Retour sur le conflit étudiant
Les nombreuses injonctions émises par la Cour supérieure du Québec au printemps dernier, en plus de détériorer encore davantage le climat social, en ont surpris plusieurs. Les juges sont entrés dans le conflit en privilégiant les revendications individuelles de certains étudiants souhaitant reprendre leurs cours contre les décisions collectives, majoritaires et légitimes de leurs propres associations désirant poursuivre la grève. Comme cela n’a pas suffi à faire taire la contestation, les députés ont adopté une loi spéciale remettant largement en cause les droits collectifs des étudiantes et des étudiants, mais également des organisations syndicales ou de tout regroupement citoyen.
Le vendredi 18 mai 2012, le lieutenant gouverneur du Québec, Pierre Duchesne, sanctionnait le projet de loi 78. La loi 12 entrait alors en vigueur. En plus de suspendre la session, le texte limitait le droit de manifester, imposait des obligations irréalistes, créait de nouvelles infractions et prévoyait des sanctions excessives (de 1 000 $ à 5 000 $ d’amendes pour les individus, de 7 000 $ à 35 000 $ pour les représentants étudiants ou syndicaux et de 25 000 $ à 125 000 $ pour les associations étudiantes ou de salariés). Cette prévision de la suspension des cotisations aux associations étudiantes pouvait également remettre en question leur existence.
À l’enseignement collégial, plusieurs de ces dispositions étaient d’autant plus préoccupantes qu’elles s’adressaient non seulement aux étudiants et à leurs associations, mais également aux salariés et à leurs syndicats. En plus de ne pas reconnaître la légitimité de la grève étudiante, la législation adoptée, comme le recours aux injonctions, s’inscrit dans une malheureuse tendance à la remise en question du droit à la négociation collective de la part des pouvoirs publics.
L’imposition de conventions par des lois spéciales de Québec à Ottawa, en passant par Madison
Le 15 décembre 2005, le gouvernement libéral de Jean Charest adopte la Loi concernant les conditions de travail dans le secteur public (loi 43), qui impose notamment un gel salarial pour les deux premières années des conventions collectives.
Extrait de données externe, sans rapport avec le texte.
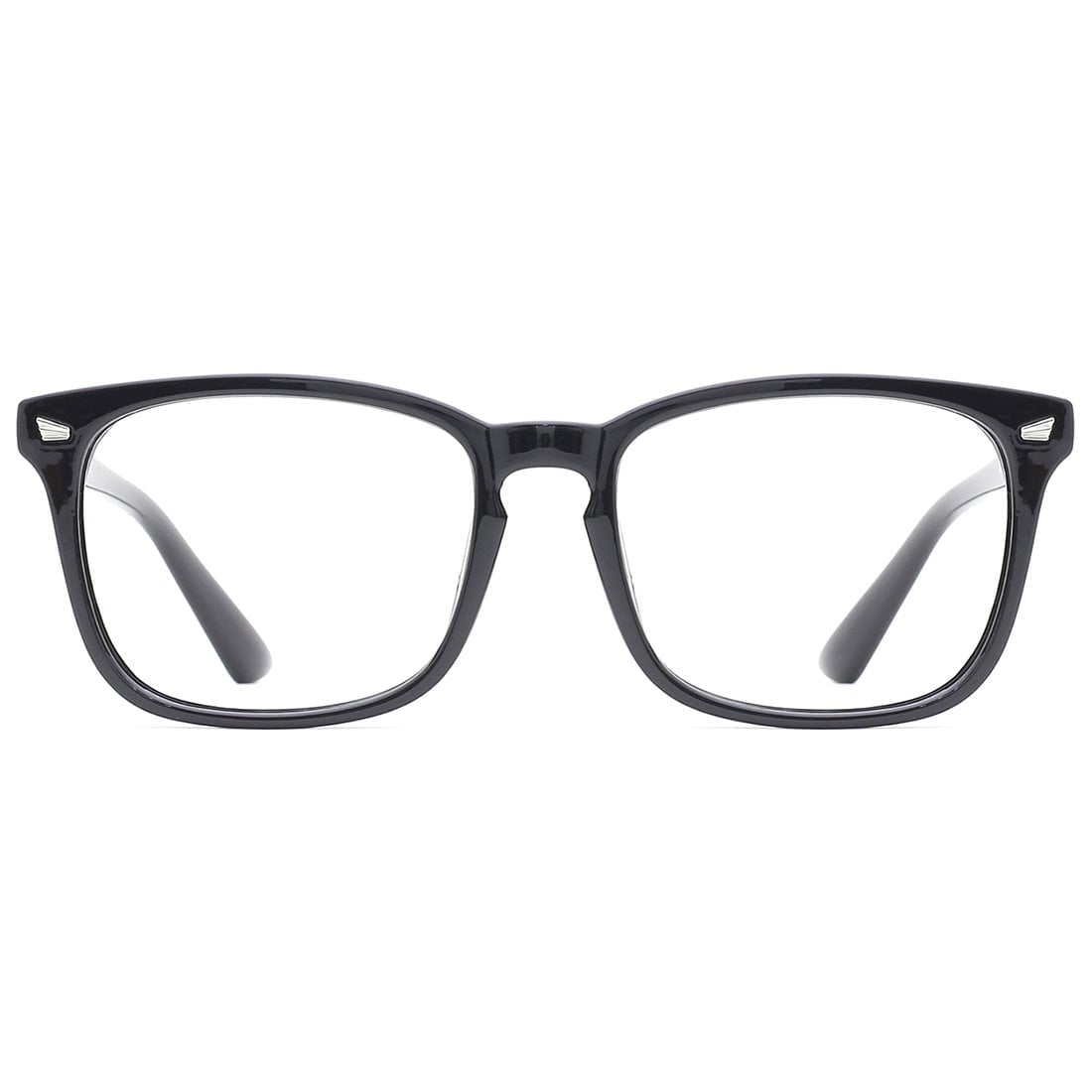 UV Blue Ray Blocking Computer Glasses for Nigeria Ubuy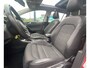 Volkswagen Golf Variant 1.4 TSI Highline Panorama/ dls. Leder/ Trekhaak/ Cruisecontrol/ NAP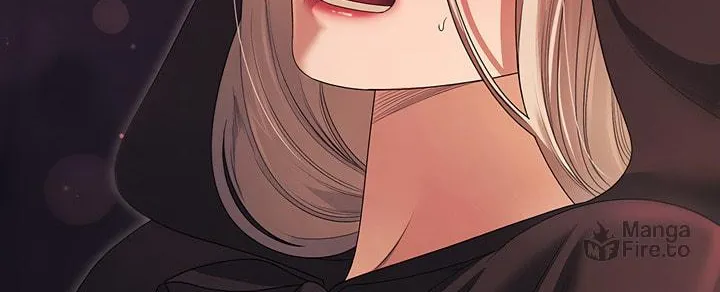 Predatory Marriage Chapter 15 page 11 - 
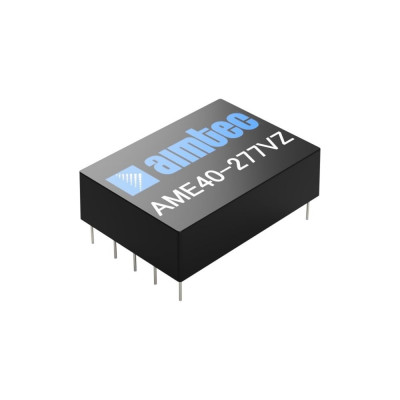 Преобразователь Aimtec Т03635548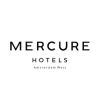 Hotelprofessionals - Mercure Hotel Amsterdam West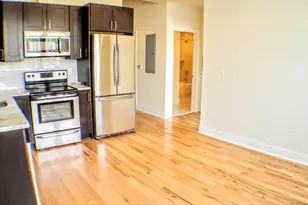 1430 South St, Philadelphia, PA 19146 - Photo 2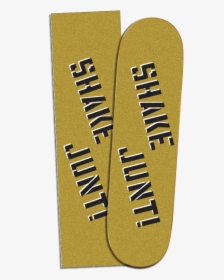 Sock, HD Png Download, Transparent PNG
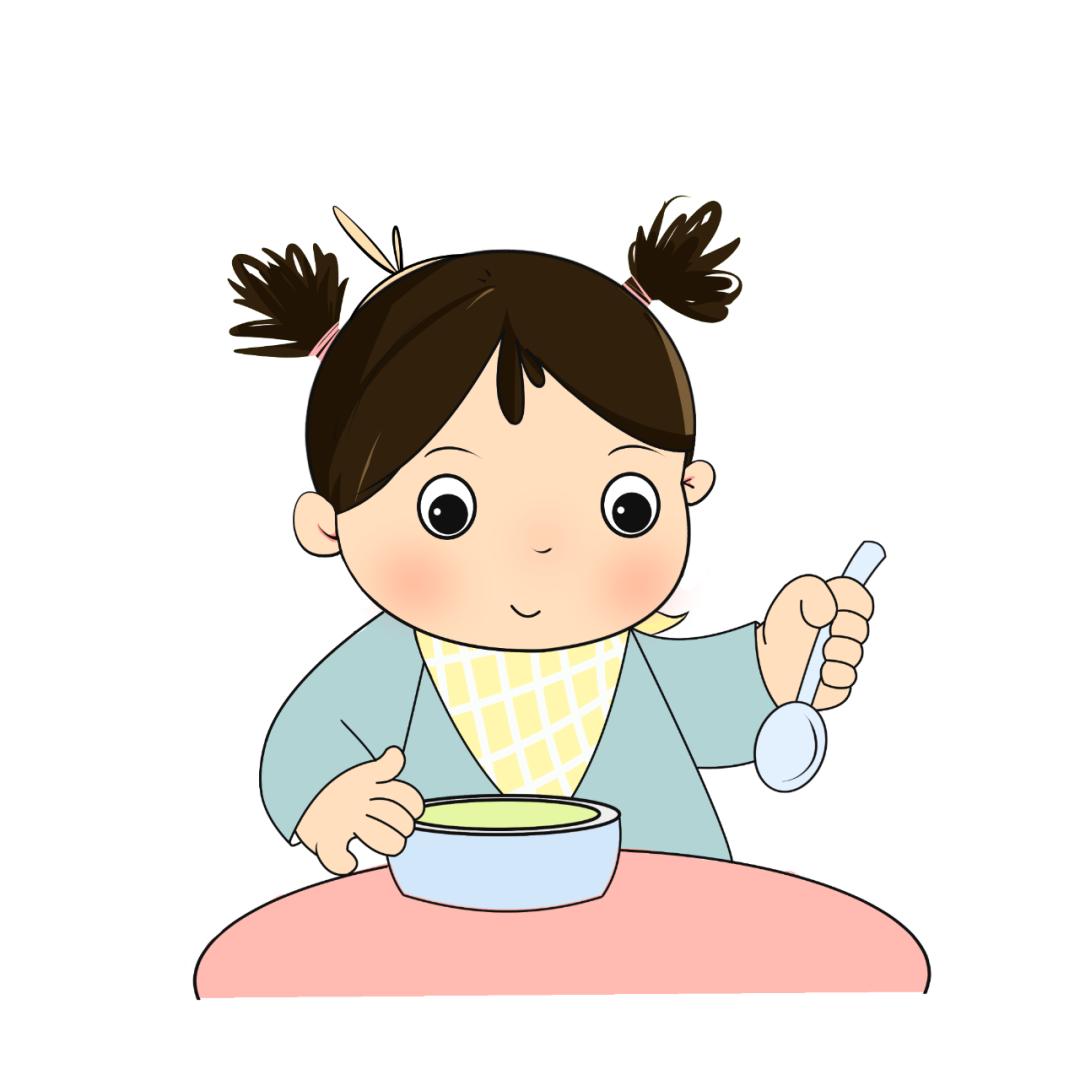 自闭症儿童挑食攻略,怎样纠正自闭孩子的偏食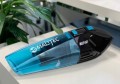 Maltec Wet&Dry 500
Ce n’est pas la première fois qu’un gouvernement ne joue pas le jeu de la négociation depuis la légalisation du droit de grève dans le secteur public québécois en 1964. Toutefois, plusieurs exemples récents indiquent que la tendance est plutôt inquiétante, et cela, malgré la condamnation de la Commission des relations du travail (CRT) et d’une instance internationale aussi crédible que le Bureau international du travail (BIT) concernant l’imposition de nos conditions de travail en 2005.
Au Wisconsin, le cas assez médiatisé des décisions antisyndicales du gouverneur républicain Scott Walker est sans aucun doute l’illustration la plus radicale de cette tendance conservatrice.
Plus proche de nous, entre juin 2011 et mai 2012, le gouvernement de Stephen Harper s’en est également pris au droit à la négociation collective dans le cas de Postes Canada, d’Air Canada et du Canadien Pacifique. Imposition du retour au travail et de l’arbitrage ainsi que suspension du droit de grève et amendes en cas de non-respect des conditions faisaient partie du mélange mis de l’avant.
Les injonctions contre les moyens de pression en période de négociation
Les injonctions font également partie de l’arsenal patronal dans le cadre de négociations de conventions collectives.
En septembre 2011, le Syndicat des employés non académiques de l’Université McGill (MUNACA) a dû faire face à une décision de la Cour supérieure lui interdisant d’effectuer du piquetage à moins de 4 mètres d’un édifice de l’Université, d’être plus de 15 personnes près des entrées et des sorties, d’utiliser des objets amplifiant le son à moins de 25 mètres ou encore, tout simplement, de manifester sur les terrains de leur lieu de travail. En janvier 2012, c’est le Syndicat des Métallos à Alma qui a fait face à une telle décision.
Mettre dans l’illégalité les actions collectives et pacifiques d’une association légalement constituée et dont les revendications ont été adoptées démocratiquement est tout à fait illégitime. Soutenir les étudiants, leurs représentants et leurs associations, c’était donc également défendre le droit de s’associer, de s’exprimer et d’agir librement.